USA UPBEAT ON PEACE IN KARABAKH
Baku Sun, Azerbaijan
May 25 2007
WASHINGTON (AP) – Two State Department officials said Tuesday they
were optimistic about the possibility of a peace agreement between
Azerbaijan and Armenia over Nagorno-Karabakh.
"The two sides are closer to an agreement than they have been in the
past," said Matthew Bryza, a State Department European affairs expert.
He spoke to a meeting of the Congressional Human Rights Caucus,
which was convened to examine humanitarian suffering in the region
a dozen years after the war over Nagorno-Karabakh ended. Bryza said
the Armenian and Azerbaijani governments will have to show political
courage to bridge the final gaps.
"We look at these next couple of months as a real window of
opportunity," he said. A second State Department official, David
Appleton, said one sign of progress is that the Azerbaijani government
is asking the U.N. refugee agency to draw up plans for the return of
the displaced to their homes once a peace agreement is signed.

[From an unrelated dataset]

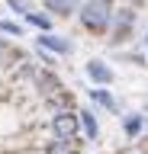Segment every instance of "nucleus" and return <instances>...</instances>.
I'll return each mask as SVG.
<instances>
[{"mask_svg":"<svg viewBox=\"0 0 148 154\" xmlns=\"http://www.w3.org/2000/svg\"><path fill=\"white\" fill-rule=\"evenodd\" d=\"M45 7L52 13H61V16H68L74 10H80V0H45Z\"/></svg>","mask_w":148,"mask_h":154,"instance_id":"5","label":"nucleus"},{"mask_svg":"<svg viewBox=\"0 0 148 154\" xmlns=\"http://www.w3.org/2000/svg\"><path fill=\"white\" fill-rule=\"evenodd\" d=\"M145 48H148V32H145Z\"/></svg>","mask_w":148,"mask_h":154,"instance_id":"14","label":"nucleus"},{"mask_svg":"<svg viewBox=\"0 0 148 154\" xmlns=\"http://www.w3.org/2000/svg\"><path fill=\"white\" fill-rule=\"evenodd\" d=\"M7 3H10V10H16V13H26V3H23V0H7Z\"/></svg>","mask_w":148,"mask_h":154,"instance_id":"13","label":"nucleus"},{"mask_svg":"<svg viewBox=\"0 0 148 154\" xmlns=\"http://www.w3.org/2000/svg\"><path fill=\"white\" fill-rule=\"evenodd\" d=\"M132 3H138V0H132Z\"/></svg>","mask_w":148,"mask_h":154,"instance_id":"15","label":"nucleus"},{"mask_svg":"<svg viewBox=\"0 0 148 154\" xmlns=\"http://www.w3.org/2000/svg\"><path fill=\"white\" fill-rule=\"evenodd\" d=\"M113 19V10H109V0H87L80 7V23L93 32H103Z\"/></svg>","mask_w":148,"mask_h":154,"instance_id":"1","label":"nucleus"},{"mask_svg":"<svg viewBox=\"0 0 148 154\" xmlns=\"http://www.w3.org/2000/svg\"><path fill=\"white\" fill-rule=\"evenodd\" d=\"M77 116H80V112H77ZM77 116L58 112L55 119H52V128H55V135H58V138H68V141H71V135L77 132Z\"/></svg>","mask_w":148,"mask_h":154,"instance_id":"2","label":"nucleus"},{"mask_svg":"<svg viewBox=\"0 0 148 154\" xmlns=\"http://www.w3.org/2000/svg\"><path fill=\"white\" fill-rule=\"evenodd\" d=\"M90 100H93V103H100V106H106V109H116V100H113L106 90H90Z\"/></svg>","mask_w":148,"mask_h":154,"instance_id":"7","label":"nucleus"},{"mask_svg":"<svg viewBox=\"0 0 148 154\" xmlns=\"http://www.w3.org/2000/svg\"><path fill=\"white\" fill-rule=\"evenodd\" d=\"M49 154H71V148H68V138H58V141L49 148Z\"/></svg>","mask_w":148,"mask_h":154,"instance_id":"11","label":"nucleus"},{"mask_svg":"<svg viewBox=\"0 0 148 154\" xmlns=\"http://www.w3.org/2000/svg\"><path fill=\"white\" fill-rule=\"evenodd\" d=\"M0 32H7V35H23V29L16 26V23H10V19H0Z\"/></svg>","mask_w":148,"mask_h":154,"instance_id":"10","label":"nucleus"},{"mask_svg":"<svg viewBox=\"0 0 148 154\" xmlns=\"http://www.w3.org/2000/svg\"><path fill=\"white\" fill-rule=\"evenodd\" d=\"M39 48H52V51H58V55H68L71 48V42L68 38H61V35H52V32H42L39 35Z\"/></svg>","mask_w":148,"mask_h":154,"instance_id":"3","label":"nucleus"},{"mask_svg":"<svg viewBox=\"0 0 148 154\" xmlns=\"http://www.w3.org/2000/svg\"><path fill=\"white\" fill-rule=\"evenodd\" d=\"M132 19H135V16H132V10H122V16L116 19V38H119V35H126V29L132 26Z\"/></svg>","mask_w":148,"mask_h":154,"instance_id":"8","label":"nucleus"},{"mask_svg":"<svg viewBox=\"0 0 148 154\" xmlns=\"http://www.w3.org/2000/svg\"><path fill=\"white\" fill-rule=\"evenodd\" d=\"M87 77L93 84H109V80H113V71H109L103 61H87Z\"/></svg>","mask_w":148,"mask_h":154,"instance_id":"4","label":"nucleus"},{"mask_svg":"<svg viewBox=\"0 0 148 154\" xmlns=\"http://www.w3.org/2000/svg\"><path fill=\"white\" fill-rule=\"evenodd\" d=\"M138 128H142V116H129V119H126V132H129V135H135Z\"/></svg>","mask_w":148,"mask_h":154,"instance_id":"12","label":"nucleus"},{"mask_svg":"<svg viewBox=\"0 0 148 154\" xmlns=\"http://www.w3.org/2000/svg\"><path fill=\"white\" fill-rule=\"evenodd\" d=\"M26 19H29L32 26H39L42 32H49V16H39V13H26Z\"/></svg>","mask_w":148,"mask_h":154,"instance_id":"9","label":"nucleus"},{"mask_svg":"<svg viewBox=\"0 0 148 154\" xmlns=\"http://www.w3.org/2000/svg\"><path fill=\"white\" fill-rule=\"evenodd\" d=\"M80 125H84V135H87V138H97L100 125H97V119H93L90 109H80Z\"/></svg>","mask_w":148,"mask_h":154,"instance_id":"6","label":"nucleus"}]
</instances>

Baroness Caroline Cox, a pro-Armenian member of the British House of
Lords, who has visited Nagorno-Karabakh 60 times, criticized the United
Nations for refusing to provide relief to the people of the enclave
under its policy of not doing work in "unrecognized territories."
She said the policy deprives the "suffering people" of the region of
much-needed aid.
"U.N. organizations working in Azerbaijan have been very vocal on
behalf of displaced Azeris but have been silent about Armenians
suffering at least as severely," the baroness said.